* _ACTIONS TO TAKE_
1 – In the article on truancy in Jackson Public Schools, what truancy rate did Superintendent Cedrick Gray give for the district's high school students?
2 – Carry on the article about truancy in Jackson Public Schools, picking up right after its final sentence.

SUPPLIED PASSAGE Start Marker

Having the Truancy Discussion | Jackson Free Press | Jackson, MS

Having the Truancy Discussion

Jackson Public Schools Superintendent Cedrick Gray is supportive of an ordinance that would levy penalties against parents of truant students.

Jackson Public Schools Superintendent Cedrick Gray is supportive of an ordinance that would levy penalties against parents of truant students. Photo by Trip Burns

Jackson Public Schools Superintendent Cedrick Gray is on a professional island.

As the highest-ranking educator in Jackson, he has no peers he can look to—at least in Mississippi—as a model for how to fix the ailing school system. That's because there isn't another school district in the state that faces the challenges JPS faces. Neither does the state have a school system with as much potential as his district.

Last week, the Jackson Free Press reported on an ordinance, proposed by Ward 6 Councilman Tony Yarber, that would put penalties on the parents of JPS students caught skipping school in an effort to get parents more involved in making sure their children attend school. This week, we learned just how big the truancy problem is in the district.

JPS has 30,000 students, 9,000 of which are in high school. That number, alone, helps to explain why truancy laws are so hard to enforce in the capital city. The truancy rate—the percentage of students who record five or more un-excused absences during the last school year—was 39 percent for elementary schools, 48 percent for middle schools and a startling 71 percent for high school JPS students, according to Gray.

"For me, and for all of us, it's a major concern," Gray said. "Truancy leads to un-excused absences, and when you have those, that leads to a failing grade. Unfortunately, that path ultimately leads to negative activity and, based on conversations I've had with our youth court and detention center, the disengaged and disenfranchised student turns to non-productive activity."

The logic is simple. If a student is not in class, he or she isn't learning.

What isn't simple is finding the solution to the problem, as evidenced by a discussion at the United Way's Jackson offices Sept. 12. At that meeting, representatives from the Jackson Police Department, the Hinds County Sheriff's office, the American Civil Liberties Union, the Southern Poverty Law Center, the city of Jackson, the NAACP, and various other groups hashed out questions and concerns about the ordinance Councilman Yarber proposed.

The consensus? It is no silver bullet.

Yarber opened the meeting by sharing his story of property crime taking place in his ward during the day. He said he has had a long list of property stolen from his house and, in one instance, he came face-to-face with a 16-year-old who kicked in his door.

Although the Jackson Police Department was still in the process of gathering data, the officer at the meeting predicted that minors commit 85 percent of property crimes in south Jackson.

Yarber is convinced his ordinance will help by holding parents or guardians responsible for their child's attendance through fines and responsible parenting classes.

SUPPLIED PASSAGE End Marker
GIVEN MATERIAL Start Marker

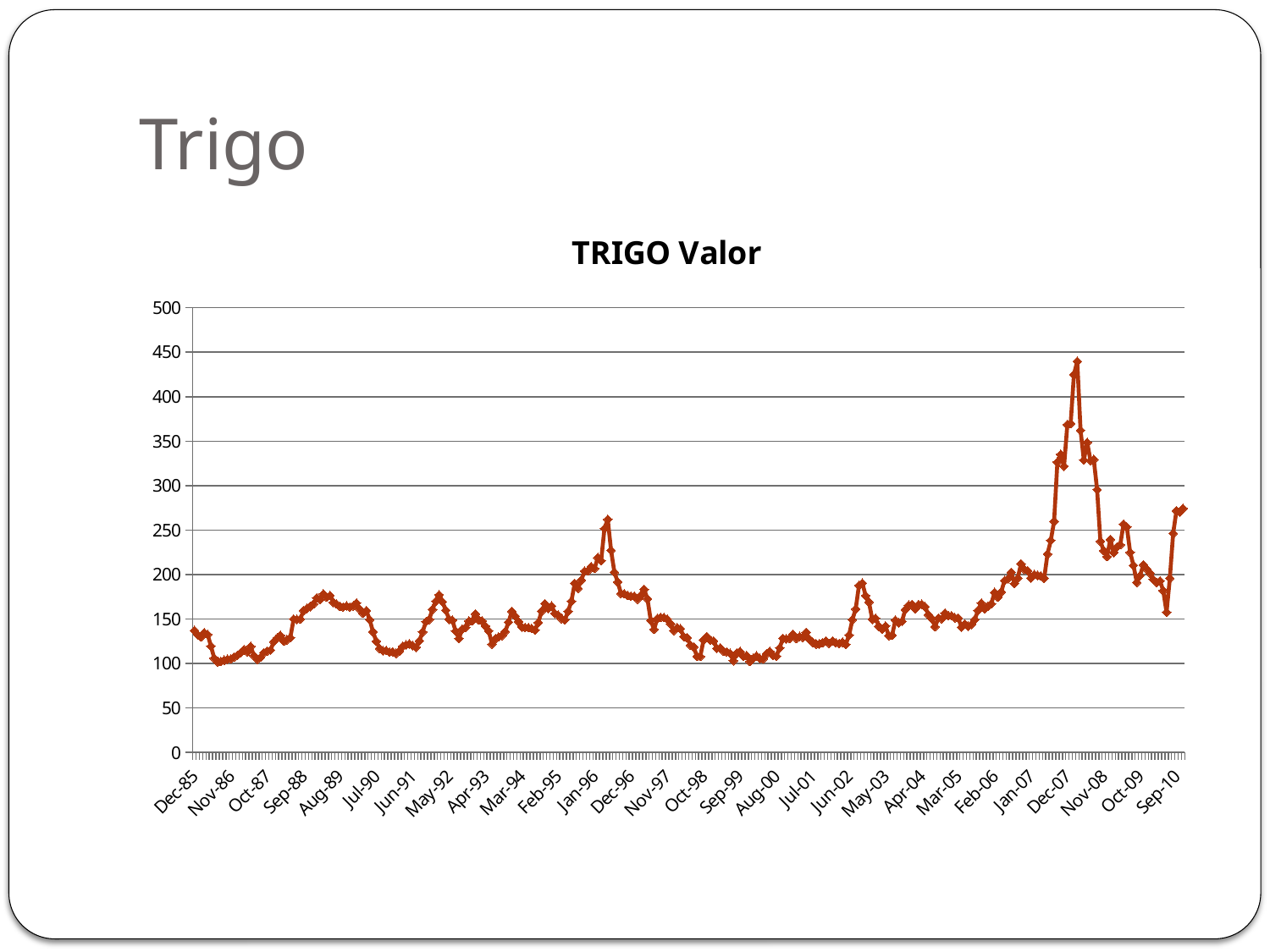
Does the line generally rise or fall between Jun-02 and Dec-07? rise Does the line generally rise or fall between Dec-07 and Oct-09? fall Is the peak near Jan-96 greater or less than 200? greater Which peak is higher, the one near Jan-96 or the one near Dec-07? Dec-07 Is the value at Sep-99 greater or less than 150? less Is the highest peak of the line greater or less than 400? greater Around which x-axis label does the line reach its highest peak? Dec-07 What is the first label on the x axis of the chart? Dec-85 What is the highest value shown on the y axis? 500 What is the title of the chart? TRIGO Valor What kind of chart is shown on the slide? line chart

GIVEN MATERIAL End Marker

* _ANSWERS PROVIDED_
1 – 71 percent

2 –
Thursday's group had concerns about the measure the way it stands. Some at the meeting thought the fines ($150 for second offense, $250 for third and subsequent offenses) are too low. Others showed concern for the parents of children who have been in and out of youth court and who have done everything they can do to no avail.

"One of our biggest concerns is that (the ordinance) does not address the root problem of why these students are not in school in the first place," ACLU of Mississippi Executive Director Jennifer Riley-Collins said. "Also, this seems to be a solution for the entire city that addresses a neighborhood problem."

Superintendent Gray said he applauded Yarber's effort to take action on the issue, and said he likes to think of the ordinance as one part of a two-part plan.

"There's first-order change and second-order change," Gray said. "Mr. Yarber realizes that we must do something now, and that's the first-order change. The second-order change comes from the people in this room when we try to address the reasons why these students are not attending school."

Yarber said he believes those skeptical of his ordinance should focus on the big picture.

"Everybody in the room is right," Yarber said. "We play different roles, but we need to be working together. It's like the offense and defense are fighting with each other when we are all on the same team."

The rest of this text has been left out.